Description of the task »
List every line of the records that contains the string "http". Matching is case-sensitive.
####################
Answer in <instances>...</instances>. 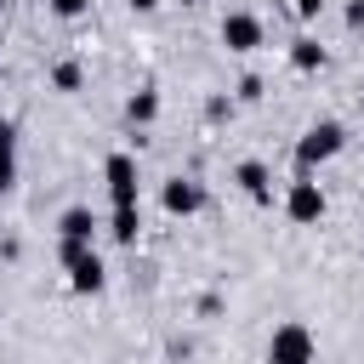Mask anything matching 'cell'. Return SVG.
Returning <instances> with one entry per match:
<instances>
[{
	"label": "cell",
	"instance_id": "6da1fadb",
	"mask_svg": "<svg viewBox=\"0 0 364 364\" xmlns=\"http://www.w3.org/2000/svg\"><path fill=\"white\" fill-rule=\"evenodd\" d=\"M222 34H227V40H234V46H239V52H245V46L256 40V23H245V18H234V23H227V29H222Z\"/></svg>",
	"mask_w": 364,
	"mask_h": 364
},
{
	"label": "cell",
	"instance_id": "7a4b0ae2",
	"mask_svg": "<svg viewBox=\"0 0 364 364\" xmlns=\"http://www.w3.org/2000/svg\"><path fill=\"white\" fill-rule=\"evenodd\" d=\"M313 211H318V200H313V188H302L296 194V216H313Z\"/></svg>",
	"mask_w": 364,
	"mask_h": 364
}]
</instances>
####################
Response to this task »
	"mask_svg": "<svg viewBox=\"0 0 364 364\" xmlns=\"http://www.w3.org/2000/svg\"><path fill=\"white\" fill-rule=\"evenodd\" d=\"M222 34H227V40H234V46H239V52H245V46L256 40V23H245V18H234V23H227V29H222Z\"/></svg>",
	"mask_svg": "<svg viewBox=\"0 0 364 364\" xmlns=\"http://www.w3.org/2000/svg\"><path fill=\"white\" fill-rule=\"evenodd\" d=\"M313 211H318V200H313V188H302L296 194V216H313Z\"/></svg>",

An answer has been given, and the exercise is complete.